Ce que je tire en premier lieu de cette aventure, c’est qu’on a prouvé que c’était possible d’exister de manière autonome, et de peser sur le débat électoral, en dehors des partis politiques. Je crois que nous avons également démontré que notre proposition correspondait à une véritable attente de renouvellement des pratiques politiques.

On a vu ensuite à quel point les sujets de démocratie participative, d’égalité femmes/hommes, ont pris de l’importance dans les années qui ont suivi et jusqu’à aujourd’hui.

Avec le recul, avez-vous quelques regrets ?

Oui, bien sûr. Ca ne peut jamais être parfait. Je pense que nous avons fait preuve parfois d’un peu de naïveté. Notre faiblesse a été notre générosité. Nous nous sommes montrés très ouverts, trop ouverts sans doute !, pas assez sur nos gardes, et certains militants plus expérimentés en ont abusé. La démarche était ultra-démocratique, c’est allé très vite et nous étions parfois un peu dépassés par les évènements. Paradoxalement, je pense que nous n’avons pas assez mis en valeur cette question des quartiers populaires…

Quelles ont été les raisons de votre succès ?

Tout d’abord, nous avons beaucoup travaillé et nous étions tous unis. Et puis, la présence des membres de Zebda dans notre liste (NDLR : le groupe toulousain, dont deux membres du groupe sont les frères de Salah Amokrane étaient alors en plein succès), nous a beaucoup aidés médiatiquement.

En ce début d’années 2000, nous répondions également à une attente de la part d’une partie de la population. C’était l’époque des grands forums sociaux où des rencontres étaient organisées pour permettre des réflexions de fond, des débats d’idées, des échanges d’expériences avec l’élaboration de projets d’actions, la formulation de propositions… La campagne électorale a été pour nous tous incroyable. Nous étions des centaines, nous étions partout dans la ville, c’était un moment fabuleux.

Regrettez-vous d’avoir fusionné au second tour avec le candidat socialiste François Simon ?

Pas du tout. François Simon nous a respectés, et l’enjeu de mettre fin à plusieurs mandats de la droite, a été déterminant pour faire ce choix. C’est une décision que nous avions murement et collectivement réfléchi.

Vous êtes toujours militant associatif dans les quartiers populaires. Comment jugez-vous la situation de ces vingt dernières années ?

Nous n’avons jamais cessé d’agir dans les quartiers populaires. Cette question du devenir des quartiers populaires est devenue pour nous une question centrale politiquement. Apres les révoltes sociales de 2005, nous avons d’ailleurs fondé le FSQP (NDLR : Forum Social des Quartiers Populaires), avec le MIB (NDLR : Mouvement Immigration Banlieue), Agora Divers-cité… Malheureusement, les choses se sont beaucoup tendues, notamment à propos des questions identitaires.

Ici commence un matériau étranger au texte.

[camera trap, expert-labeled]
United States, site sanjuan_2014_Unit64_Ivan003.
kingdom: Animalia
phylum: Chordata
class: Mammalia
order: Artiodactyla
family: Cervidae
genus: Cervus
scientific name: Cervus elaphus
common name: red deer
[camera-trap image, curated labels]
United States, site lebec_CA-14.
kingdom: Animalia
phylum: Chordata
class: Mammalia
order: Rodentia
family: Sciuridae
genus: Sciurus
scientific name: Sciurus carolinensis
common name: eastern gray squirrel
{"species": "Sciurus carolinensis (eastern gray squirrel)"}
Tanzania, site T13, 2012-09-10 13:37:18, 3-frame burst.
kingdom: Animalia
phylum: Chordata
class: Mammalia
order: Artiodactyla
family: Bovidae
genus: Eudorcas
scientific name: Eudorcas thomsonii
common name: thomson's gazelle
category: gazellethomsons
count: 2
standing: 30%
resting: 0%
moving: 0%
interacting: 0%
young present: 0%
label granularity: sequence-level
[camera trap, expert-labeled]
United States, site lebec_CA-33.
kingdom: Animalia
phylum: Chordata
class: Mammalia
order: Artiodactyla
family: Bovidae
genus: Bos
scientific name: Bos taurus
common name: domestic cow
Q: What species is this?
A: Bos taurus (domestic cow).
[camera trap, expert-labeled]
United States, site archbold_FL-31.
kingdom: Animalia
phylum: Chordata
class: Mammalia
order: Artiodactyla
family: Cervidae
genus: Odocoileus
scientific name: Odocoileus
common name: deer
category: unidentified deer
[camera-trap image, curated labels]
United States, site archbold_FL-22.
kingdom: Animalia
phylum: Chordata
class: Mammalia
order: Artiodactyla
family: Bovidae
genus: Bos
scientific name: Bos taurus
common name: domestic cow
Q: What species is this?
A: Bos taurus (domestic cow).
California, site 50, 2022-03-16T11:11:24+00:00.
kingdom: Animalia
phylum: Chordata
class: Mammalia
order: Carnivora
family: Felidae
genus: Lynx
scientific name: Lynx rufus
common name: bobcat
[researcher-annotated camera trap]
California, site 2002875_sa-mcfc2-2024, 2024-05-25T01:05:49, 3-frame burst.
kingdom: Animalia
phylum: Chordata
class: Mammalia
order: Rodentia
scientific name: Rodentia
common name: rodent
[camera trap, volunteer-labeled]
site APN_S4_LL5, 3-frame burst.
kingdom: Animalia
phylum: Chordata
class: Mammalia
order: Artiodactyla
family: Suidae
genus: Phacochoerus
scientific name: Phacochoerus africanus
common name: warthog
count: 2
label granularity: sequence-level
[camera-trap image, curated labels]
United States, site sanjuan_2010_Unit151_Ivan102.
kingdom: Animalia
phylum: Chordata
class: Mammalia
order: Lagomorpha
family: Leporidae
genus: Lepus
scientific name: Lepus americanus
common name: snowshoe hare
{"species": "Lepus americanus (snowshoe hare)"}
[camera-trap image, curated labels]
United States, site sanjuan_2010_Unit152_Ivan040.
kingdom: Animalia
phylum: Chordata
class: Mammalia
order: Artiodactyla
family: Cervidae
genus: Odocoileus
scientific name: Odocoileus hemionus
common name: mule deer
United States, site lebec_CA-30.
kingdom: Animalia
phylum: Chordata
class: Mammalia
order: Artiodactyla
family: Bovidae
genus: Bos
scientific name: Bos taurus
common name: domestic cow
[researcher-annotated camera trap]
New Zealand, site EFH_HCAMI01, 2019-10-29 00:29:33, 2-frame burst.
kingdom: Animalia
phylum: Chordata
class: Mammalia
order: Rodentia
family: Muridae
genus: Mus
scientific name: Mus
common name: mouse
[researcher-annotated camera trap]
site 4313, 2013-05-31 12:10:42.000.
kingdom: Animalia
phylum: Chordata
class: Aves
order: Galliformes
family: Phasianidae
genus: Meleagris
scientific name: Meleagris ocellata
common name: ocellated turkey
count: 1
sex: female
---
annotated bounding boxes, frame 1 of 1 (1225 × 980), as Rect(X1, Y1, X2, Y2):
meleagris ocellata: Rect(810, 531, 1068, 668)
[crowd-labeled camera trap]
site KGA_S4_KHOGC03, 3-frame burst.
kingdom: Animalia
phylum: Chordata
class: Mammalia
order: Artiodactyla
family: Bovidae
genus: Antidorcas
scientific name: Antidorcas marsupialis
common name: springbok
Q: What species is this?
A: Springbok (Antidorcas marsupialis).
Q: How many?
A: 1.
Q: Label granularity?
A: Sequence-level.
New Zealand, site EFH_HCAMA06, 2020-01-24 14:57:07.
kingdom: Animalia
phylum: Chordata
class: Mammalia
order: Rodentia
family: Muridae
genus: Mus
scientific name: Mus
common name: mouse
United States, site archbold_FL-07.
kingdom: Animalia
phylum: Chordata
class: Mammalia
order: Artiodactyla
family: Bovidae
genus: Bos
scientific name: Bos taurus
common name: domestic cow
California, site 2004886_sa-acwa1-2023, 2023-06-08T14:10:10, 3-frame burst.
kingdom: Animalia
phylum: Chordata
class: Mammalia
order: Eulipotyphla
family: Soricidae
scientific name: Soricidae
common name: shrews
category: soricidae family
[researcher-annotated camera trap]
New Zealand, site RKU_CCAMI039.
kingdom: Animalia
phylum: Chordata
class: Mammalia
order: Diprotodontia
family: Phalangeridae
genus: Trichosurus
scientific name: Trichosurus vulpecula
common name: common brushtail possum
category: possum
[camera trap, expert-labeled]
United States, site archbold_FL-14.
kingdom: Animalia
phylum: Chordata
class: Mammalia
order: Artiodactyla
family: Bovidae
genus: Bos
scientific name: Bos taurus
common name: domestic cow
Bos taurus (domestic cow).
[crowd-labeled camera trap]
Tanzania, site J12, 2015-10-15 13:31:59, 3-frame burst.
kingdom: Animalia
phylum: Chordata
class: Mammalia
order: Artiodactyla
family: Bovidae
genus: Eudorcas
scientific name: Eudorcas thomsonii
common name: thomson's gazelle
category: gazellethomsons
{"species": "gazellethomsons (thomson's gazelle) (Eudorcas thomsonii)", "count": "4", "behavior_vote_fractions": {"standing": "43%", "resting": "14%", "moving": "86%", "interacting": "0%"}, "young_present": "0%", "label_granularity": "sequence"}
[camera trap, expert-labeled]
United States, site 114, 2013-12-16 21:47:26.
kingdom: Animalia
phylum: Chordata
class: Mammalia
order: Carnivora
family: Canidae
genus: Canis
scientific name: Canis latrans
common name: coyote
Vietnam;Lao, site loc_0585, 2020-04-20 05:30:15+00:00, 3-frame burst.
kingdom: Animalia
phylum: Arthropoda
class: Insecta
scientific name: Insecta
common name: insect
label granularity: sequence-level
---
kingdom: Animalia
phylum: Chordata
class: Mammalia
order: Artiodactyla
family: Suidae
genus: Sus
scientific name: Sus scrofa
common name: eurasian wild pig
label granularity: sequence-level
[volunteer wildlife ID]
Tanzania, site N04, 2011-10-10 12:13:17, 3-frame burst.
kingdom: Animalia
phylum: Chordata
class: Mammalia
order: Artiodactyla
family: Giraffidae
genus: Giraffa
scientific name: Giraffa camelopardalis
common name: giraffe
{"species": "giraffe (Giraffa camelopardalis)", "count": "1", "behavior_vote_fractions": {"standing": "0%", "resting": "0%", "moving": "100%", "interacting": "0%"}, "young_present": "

Bien entendu, en 2001, la situation était différente. Notre liste Motivé-e-s avait jailli avant le 11 septembre 2001, avant les révoltes de 2005, avant la loi de 2004 sur les signes religieux à l’école, avant l’accession de Le Pen au second tour en 2002…

Cela ne veut pas dire que nous n’avons pas nous aussi vécu une campagne raciste.  Au second tour, on pouvait entendre et lire « pas d’arabes au capitole ». Depuis le racisme anti-arabe s’est transformé en islamophobie.

La question des quartiers populaires s’est politisée et les initiatives issues des quartiers ou les mobilisations contre les violences policières sont devenues importantes et très visibles dans le débat public, comme les actions du Comité Adama par exemple. Sur le terrain électoral, les choses ont évolué aussi et nous avons aujourd’hui énormément d’élu-e-s issus des quartiers, même s’ils sont parfois membres de partis.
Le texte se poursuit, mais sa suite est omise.